Michigan is fortunate to have a state Supreme Court that is collegial, committed to the rule of law and not divided by partisan politics. Voters should make sure it stays that way.

They can do that by voting for incumbent Justices Joan Larsen and David Viviano in the Nov. 8 election.

Too few voters actually make it to the non-partisan judicial portion of the ballot. But if they do they’ll have the opportunity to cast their votes for these two high performing justices.

Larsen and Viviano serve on a seven-member court that has become known for its ability to find a path to agreement without engaging in divisive ideological fights.

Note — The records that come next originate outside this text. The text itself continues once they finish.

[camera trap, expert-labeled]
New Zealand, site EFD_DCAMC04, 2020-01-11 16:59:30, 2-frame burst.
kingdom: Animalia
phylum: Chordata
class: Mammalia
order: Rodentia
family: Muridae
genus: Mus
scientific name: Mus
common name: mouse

The court’s work in recent years is noteworthy for its measured approach to its role, evidencing a commitment to judicial restraint and providing stability and predictability in our state government. We have been pleased with how often the court has reached unanimous decisions, despite the diversity of its members. Larsen and Viviano have each contributed to this success and are known for their commitment to a non-partisan, independent judiciary.

Larsen, the court’s newest member, was appointed by Gov. Rick Snyder and arrived with an impressive resume. After graduating first in her class at Northwestern Law School she clerked on the D.C. Circuit and the United States Supreme Court. She was a litigator in private practice, served in the Justice Department and taught for many years at the University of Michigan Law School. Her scholarly background prepared her well for the job on this particular court.

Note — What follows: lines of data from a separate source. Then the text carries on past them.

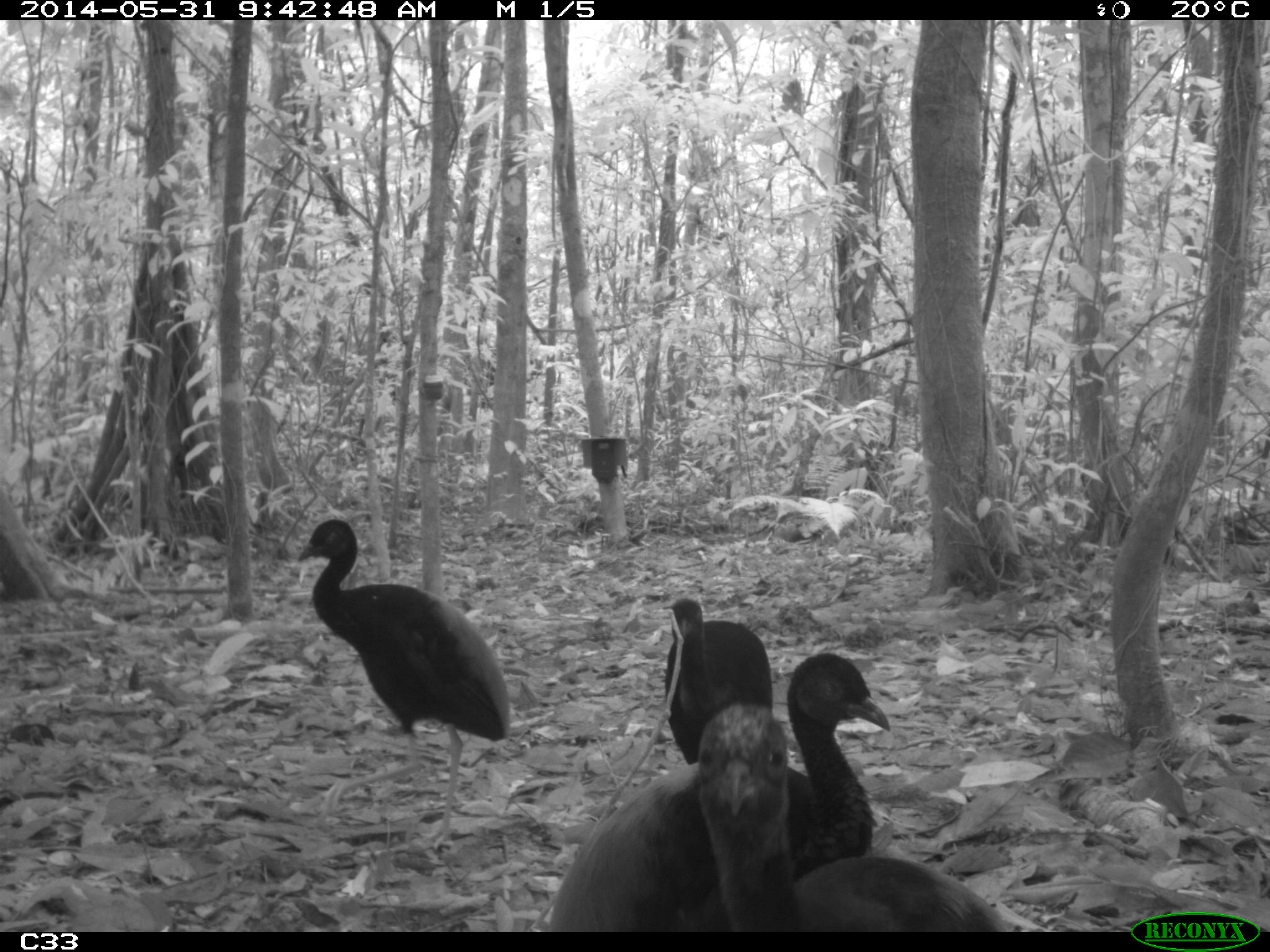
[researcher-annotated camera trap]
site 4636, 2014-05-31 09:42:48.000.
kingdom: Animalia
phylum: Chordata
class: Aves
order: Gruiformes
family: Psophiidae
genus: Psophia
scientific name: Psophia crepitans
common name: gray-winged trumpeter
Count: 5.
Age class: adult.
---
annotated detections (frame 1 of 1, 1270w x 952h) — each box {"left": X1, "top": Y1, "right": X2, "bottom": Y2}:
psophia crepitans: {"left": 545, "top": 651, "right": 891, "bottom": 931}; {"left": 695, "top": 701, "right": 1010, "bottom": 931}; {"left": 295, "top": 518, "right": 511, "bottom": 852}; {"left": 663, "top": 597, "right": 774, "bottom": 764}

Viviano has served on the court since his appointment by Snyder in 2013 and was elected to continue serving in 2014. Formerly, he was the chief judge of the Macomb County Circuit court and an attorney with the state’s top law firms.

Larsen and Viviano play an integral part in the court’s commitment to improving service to the public. Viviano has taken the lead on efforts to use technology to increase efficiency and citizen access. The use of videoconferencing and online ticket resolution programs in addition to the imminent move to statewide e-filing are improving service. Larsen is the liaison to the treatment courts throughout the state, which are a proven success in reducing recidivism, and therefore, making communities stronger and saving taxpayer money. For example, Michigan has more Veterans Treatment Courts than any other state.

Viviano and Larsen are key members of the most effective Supreme Court in Michigan’s recent history. They should be re-elected.

Court of Appeals

Only one of the four Appeals Court districts features a competitive race. These courts resolve disputes stemming from lower court rulings.

In the 1st District, incumbent judges Kurtis Wilder and Cynthia Diane Stephens should be retained.